From the first question forward, if one wanted to guess what the technically correct answer was, it was pretty straightforward.
The point wasn't to 'test' it was to get people to see how small artefacts can consistently shift our view of time.
There's no 'win' in answering the questions correctly.
Obvious example: the cassette question.
Question: When were storage devices for audio commonly known as cassette tapes introduced?
Expected answer: 1963.
If "introduced" is intended to be read as shorthand for "sold in a retail market", then this question has no single answer grounded in one person's life experience. I was recalling the year of invention when I answered[1].
Citing "the early 1960s" will be good enough for anyone having a conversation about tech history. The year of the first retail release certainly isn't interesting or worth keeping in your head. Worse, the 1960s weren't even the decade most strongly associated with cassette tapes.
So this is very much a neener-neener type of gotcha question.
Edit: what was different about how you perceived time?
Also, I’m about to hit 30 this year so there’s that.
And also also, when I got to the question about Jurassic Park, my immediate thought was 1993. But then I became unsure whether that was for the first or the second movie so I guessed that the first one actually came out in 1984 or something.

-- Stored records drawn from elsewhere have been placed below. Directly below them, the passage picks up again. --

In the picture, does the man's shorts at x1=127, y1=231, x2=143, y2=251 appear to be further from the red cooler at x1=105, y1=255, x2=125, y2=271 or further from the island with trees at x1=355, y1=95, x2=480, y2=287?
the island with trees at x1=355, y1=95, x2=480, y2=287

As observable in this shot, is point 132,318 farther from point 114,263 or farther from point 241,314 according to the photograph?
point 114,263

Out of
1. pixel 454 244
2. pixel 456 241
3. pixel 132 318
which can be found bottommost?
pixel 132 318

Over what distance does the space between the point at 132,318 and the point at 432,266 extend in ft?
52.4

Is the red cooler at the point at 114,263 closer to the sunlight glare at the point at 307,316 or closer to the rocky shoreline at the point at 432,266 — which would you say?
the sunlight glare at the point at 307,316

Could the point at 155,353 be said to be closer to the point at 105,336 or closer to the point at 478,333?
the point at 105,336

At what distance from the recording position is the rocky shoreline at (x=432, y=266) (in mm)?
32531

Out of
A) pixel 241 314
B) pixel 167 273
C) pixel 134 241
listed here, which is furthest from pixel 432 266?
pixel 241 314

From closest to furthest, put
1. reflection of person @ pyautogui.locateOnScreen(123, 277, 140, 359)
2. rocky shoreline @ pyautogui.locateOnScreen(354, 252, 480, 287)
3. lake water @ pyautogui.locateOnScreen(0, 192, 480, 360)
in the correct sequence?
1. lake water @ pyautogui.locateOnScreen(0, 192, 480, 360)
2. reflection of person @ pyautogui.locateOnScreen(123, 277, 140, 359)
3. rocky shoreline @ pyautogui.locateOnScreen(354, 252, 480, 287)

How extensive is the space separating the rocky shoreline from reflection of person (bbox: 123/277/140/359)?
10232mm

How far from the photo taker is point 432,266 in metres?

Shouldn’t have second guessed myself on that one, d’oh!
But that kind of underlines the point about age, and what they were saying also. If I were older I probably would’ve seen it in the cinema when it first came out and I’d be like “oh yeah, I remember when I went and saw that movie that was the same year that I did such and such so it must have been then”.
you just havent had an emotionally charged event if you haven't experienced that in some time.
its likely just harder to get a rise outta you nowadays then before... but with the right mindset/training, you can even force it to happen.
But at least in my case, it's more of a subjective feeling, not any confusion about when the actual date in question occurred. I know the London Olympics occurred in 2012, it just feels like 2012 was only a few years ago rather than that the Olympics occurred in some other year.
Still, I'm not sure how you'd really test that in this format.
Cheap Fast and Good does not exists - as can be seen here once again - your cheap and fast approach lost me even though the content might be good. Try some acceptance tests next time before rushing publications.
It doesn't. Also, the perceptual demos don't work.